- [What you have to do]: Copy every entry word for word. Skip the pictures.

[Exercise materials — start]

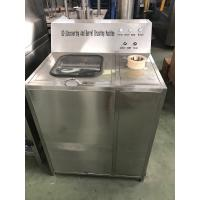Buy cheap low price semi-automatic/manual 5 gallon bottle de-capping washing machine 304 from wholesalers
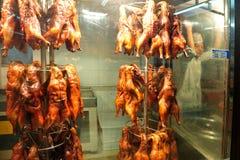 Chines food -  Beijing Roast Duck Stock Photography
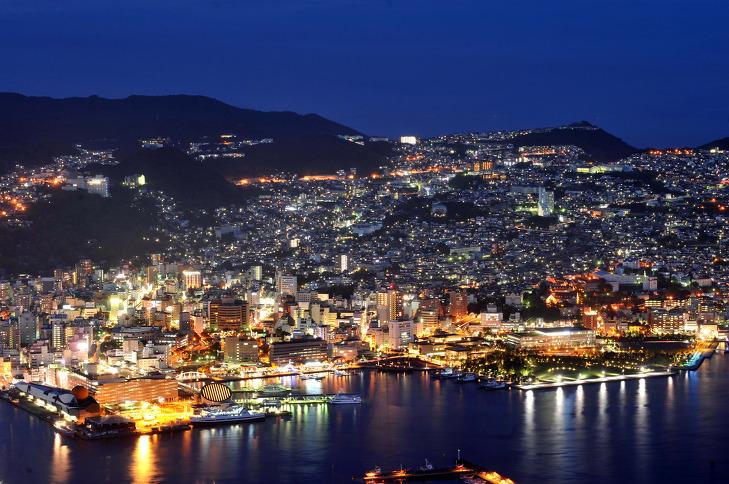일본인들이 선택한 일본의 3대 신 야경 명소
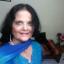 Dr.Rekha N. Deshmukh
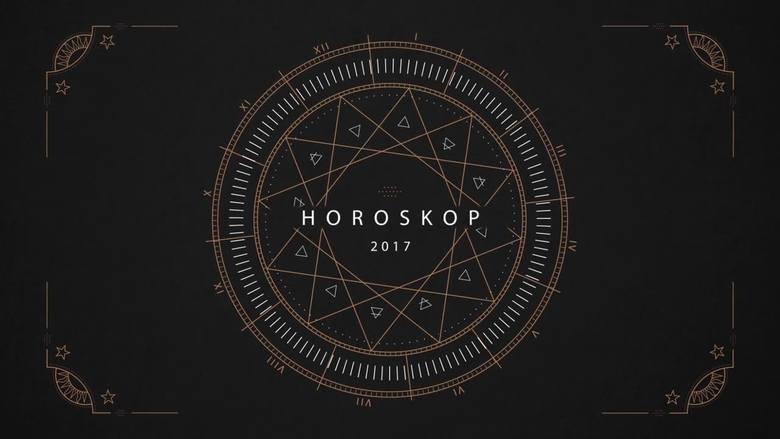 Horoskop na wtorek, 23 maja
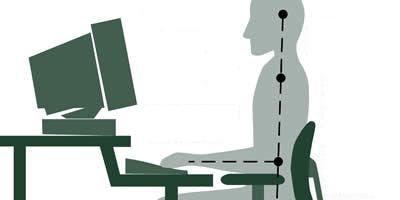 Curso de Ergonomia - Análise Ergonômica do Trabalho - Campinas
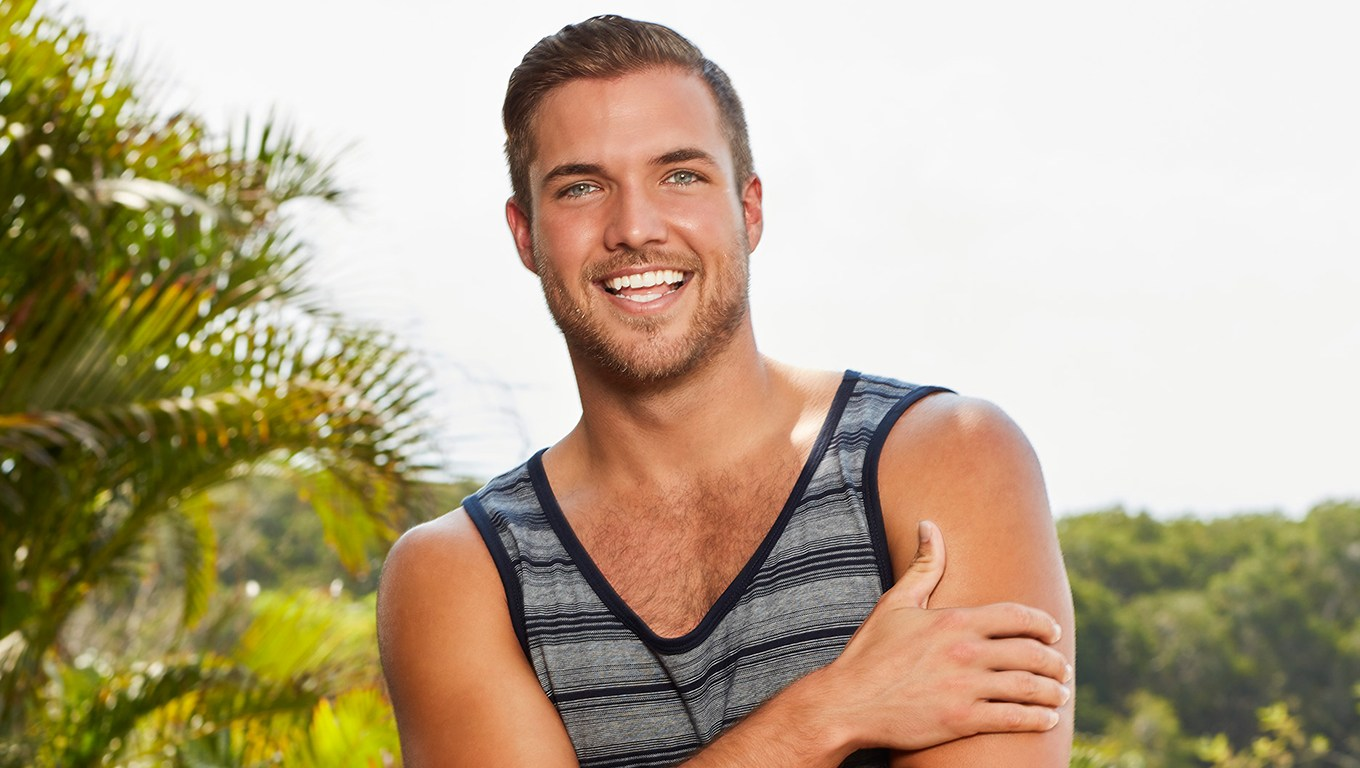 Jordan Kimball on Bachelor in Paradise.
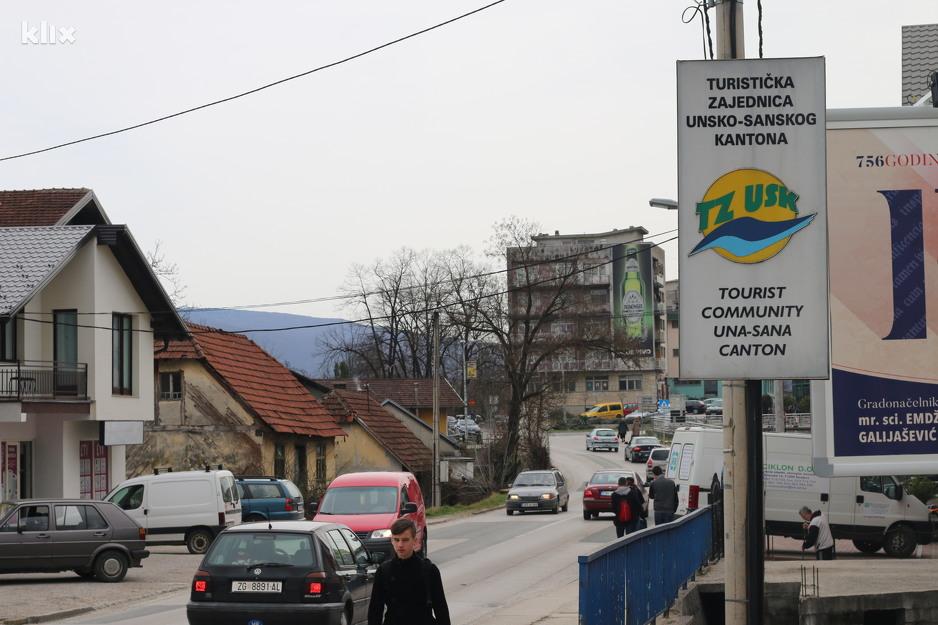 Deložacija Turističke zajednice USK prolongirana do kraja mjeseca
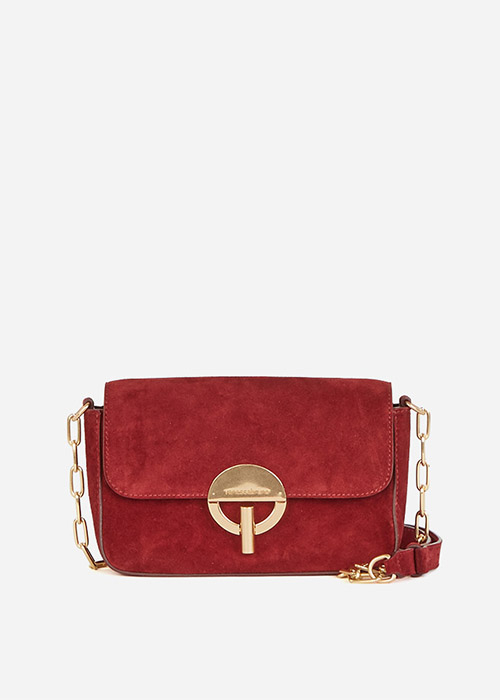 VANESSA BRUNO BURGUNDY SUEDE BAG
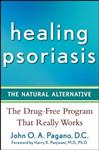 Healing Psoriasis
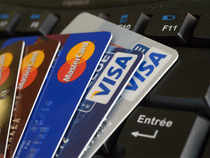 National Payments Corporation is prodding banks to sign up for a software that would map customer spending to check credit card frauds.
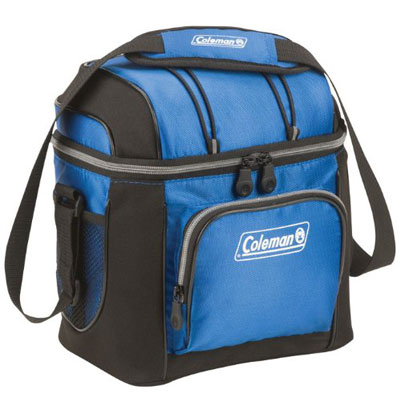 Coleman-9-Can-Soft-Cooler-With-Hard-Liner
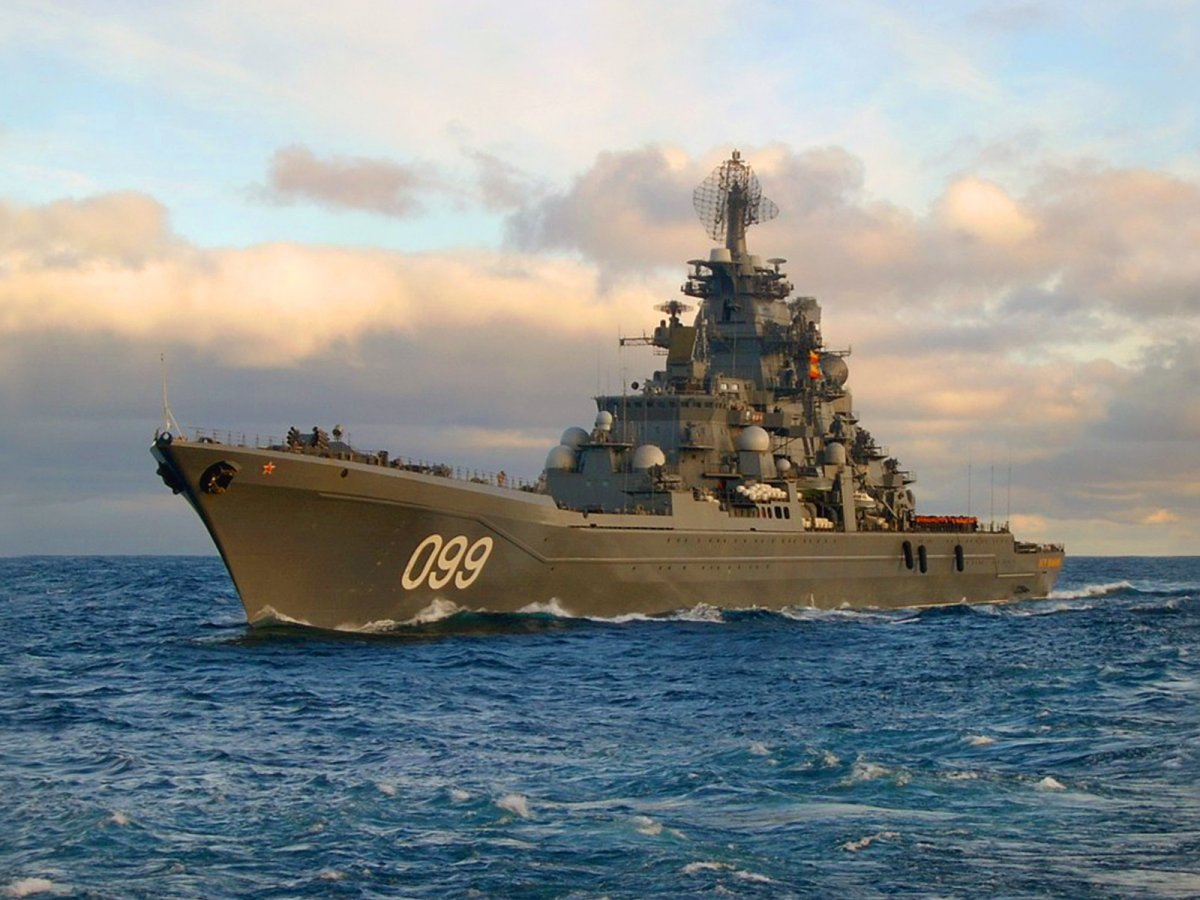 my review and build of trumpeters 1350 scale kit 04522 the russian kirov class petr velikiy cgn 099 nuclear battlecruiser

[Exercise materials — finish]

- [Answer below]:
Buy cheap low price semi-automatic/manual 5 gallon bottle de-capping washing machine 304 from wholesalers
 Chines food -  Beijing Roast Duck Stock Photography
일본인들이 선택한 일본의 3대 신 야경 명소
 Dr.Rekha N. Deshmukh
 Horoskop na wtorek, 23 maja
 Curso de Ergonomia - Análise Ergonômica do Trabalho - Campinas
 Jordan Kimball on Bachelor in Paradise.
 Deložacija Turističke zajednice USK prolongirana do kraja mjeseca
 VANESSA BRUNO BURGUNDY SUEDE BAG
 Healing Psoriasis
 National Payments Corporation is prodding banks to sign up for a software that would map customer spending to check credit card frauds.
 Coleman-9-Can-Soft-Cooler-With-Hard-Liner
 my review and build of trumpeters 1350 scale kit 04522 the russian kirov class petr velikiy cgn 099 nuclear battlecruiser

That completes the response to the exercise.